In the world of music, the word “legendary” gets bandied about with such numbing regularity that it’s practically meaningless. There are, however, a few musicians to whom it can be rightfully applied. Clarence Clemons, known to fans and friends as “The Big Man,” was one of those people. His distinctive sound was a part of Bruce Springsteen’s E Street band for almost four decades.
Clarence Clemons, left, with Bruce Springsteen
Reflecting on Clemons’ death, Springsteen issued the following statement: “Clarence lived a wonderful life. He carried within him a love of people that made them love him. He created a wondrous and extended family. He loved the saxophone, loved our fans and gave everything he had every night he stepped on stage. His loss is immeasurable and we are honored and thankful to have known him and had the opportunity to stand beside him for nearly forty years. He was my great friend, my partner, and with Clarence at my side, my band and I were able to tell a story far deeper than those simply contained in our music. His life, his memory, and his love will live on in that story and in our band.”
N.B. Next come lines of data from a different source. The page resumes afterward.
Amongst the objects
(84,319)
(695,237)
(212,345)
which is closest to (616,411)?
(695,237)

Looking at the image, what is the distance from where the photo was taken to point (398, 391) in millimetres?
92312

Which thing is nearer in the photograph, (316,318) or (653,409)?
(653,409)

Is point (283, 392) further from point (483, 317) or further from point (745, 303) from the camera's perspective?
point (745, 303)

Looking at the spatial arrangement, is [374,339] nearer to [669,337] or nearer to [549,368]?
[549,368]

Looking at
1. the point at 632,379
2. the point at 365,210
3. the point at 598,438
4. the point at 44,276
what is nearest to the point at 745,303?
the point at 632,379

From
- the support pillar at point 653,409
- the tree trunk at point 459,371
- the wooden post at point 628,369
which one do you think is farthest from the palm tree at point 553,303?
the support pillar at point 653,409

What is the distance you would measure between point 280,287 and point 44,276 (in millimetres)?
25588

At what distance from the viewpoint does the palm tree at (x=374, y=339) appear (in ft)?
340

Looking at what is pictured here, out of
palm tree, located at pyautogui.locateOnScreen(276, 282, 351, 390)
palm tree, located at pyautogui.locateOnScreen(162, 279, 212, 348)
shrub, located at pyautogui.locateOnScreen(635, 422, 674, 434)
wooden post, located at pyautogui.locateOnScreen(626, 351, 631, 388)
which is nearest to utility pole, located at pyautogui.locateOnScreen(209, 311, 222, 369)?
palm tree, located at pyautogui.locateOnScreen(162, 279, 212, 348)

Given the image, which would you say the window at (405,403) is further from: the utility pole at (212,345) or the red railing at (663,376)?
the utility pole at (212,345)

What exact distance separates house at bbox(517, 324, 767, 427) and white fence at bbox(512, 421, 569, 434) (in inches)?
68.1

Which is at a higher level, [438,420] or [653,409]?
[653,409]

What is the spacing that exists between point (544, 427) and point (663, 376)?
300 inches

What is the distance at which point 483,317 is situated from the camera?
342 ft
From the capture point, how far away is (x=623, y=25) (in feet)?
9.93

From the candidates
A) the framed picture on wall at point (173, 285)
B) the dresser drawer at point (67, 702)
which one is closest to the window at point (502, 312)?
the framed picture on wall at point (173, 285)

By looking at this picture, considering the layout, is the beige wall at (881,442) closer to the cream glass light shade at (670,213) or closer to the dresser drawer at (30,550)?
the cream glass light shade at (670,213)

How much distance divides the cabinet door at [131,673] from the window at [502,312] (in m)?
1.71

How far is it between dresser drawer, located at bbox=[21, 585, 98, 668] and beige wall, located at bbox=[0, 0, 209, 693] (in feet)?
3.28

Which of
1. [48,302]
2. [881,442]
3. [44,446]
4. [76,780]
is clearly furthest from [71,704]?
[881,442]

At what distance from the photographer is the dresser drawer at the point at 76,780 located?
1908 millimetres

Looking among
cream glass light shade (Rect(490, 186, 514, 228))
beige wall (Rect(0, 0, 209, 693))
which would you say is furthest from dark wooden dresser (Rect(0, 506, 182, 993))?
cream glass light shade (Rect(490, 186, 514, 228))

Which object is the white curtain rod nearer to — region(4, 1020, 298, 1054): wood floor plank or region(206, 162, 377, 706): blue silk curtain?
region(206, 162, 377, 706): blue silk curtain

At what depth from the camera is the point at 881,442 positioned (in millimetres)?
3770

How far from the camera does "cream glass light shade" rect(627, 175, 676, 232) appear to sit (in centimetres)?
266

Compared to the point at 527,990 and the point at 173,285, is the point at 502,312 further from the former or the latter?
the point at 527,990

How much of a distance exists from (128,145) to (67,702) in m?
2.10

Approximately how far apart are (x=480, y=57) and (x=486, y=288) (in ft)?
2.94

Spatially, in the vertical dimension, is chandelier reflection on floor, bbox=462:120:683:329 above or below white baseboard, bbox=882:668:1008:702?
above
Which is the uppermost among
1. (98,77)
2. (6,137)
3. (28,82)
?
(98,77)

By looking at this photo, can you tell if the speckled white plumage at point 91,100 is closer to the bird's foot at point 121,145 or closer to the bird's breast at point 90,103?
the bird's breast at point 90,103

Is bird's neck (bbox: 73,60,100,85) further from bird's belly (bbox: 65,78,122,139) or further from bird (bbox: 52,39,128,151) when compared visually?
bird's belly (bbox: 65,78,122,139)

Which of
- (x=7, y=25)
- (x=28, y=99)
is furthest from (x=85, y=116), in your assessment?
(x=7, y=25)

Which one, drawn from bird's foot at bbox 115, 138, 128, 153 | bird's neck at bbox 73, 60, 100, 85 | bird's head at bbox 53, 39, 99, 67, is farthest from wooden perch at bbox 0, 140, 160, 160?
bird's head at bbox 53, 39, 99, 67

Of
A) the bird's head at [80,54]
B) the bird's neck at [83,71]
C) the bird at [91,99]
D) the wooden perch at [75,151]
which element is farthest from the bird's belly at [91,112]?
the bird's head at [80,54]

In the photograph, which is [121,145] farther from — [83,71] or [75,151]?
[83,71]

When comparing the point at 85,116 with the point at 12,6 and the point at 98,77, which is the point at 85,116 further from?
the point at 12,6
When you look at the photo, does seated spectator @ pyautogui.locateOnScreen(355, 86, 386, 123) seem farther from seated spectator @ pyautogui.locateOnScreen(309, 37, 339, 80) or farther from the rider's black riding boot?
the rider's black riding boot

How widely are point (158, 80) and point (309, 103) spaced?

The Huffington Post reports that Clarence Clemons remained remarkably active in recent years, despite health problems that required knee replacement and spinal fusion surgery. Even though he arrived at the 2009 Super Bowl in a wheelchair, he managed to stand for his performance with Bruce Springsteen. Over his long career, the 6′ 5″ musician also performed with the Grateful Dead, the Jerry Garcia Band, and Ringo Starr’s All Star Band, and had cameo roles in several films and TV shows. Most recently he appeared the Lady Gaga video, Edge of Glory.
Clemons was the oldest member of the E Street Band. His passing leaves our world a little bit emptier. Upstairs, however, among the clouds, it’s a fair bet that there’s good rockin’ tonight.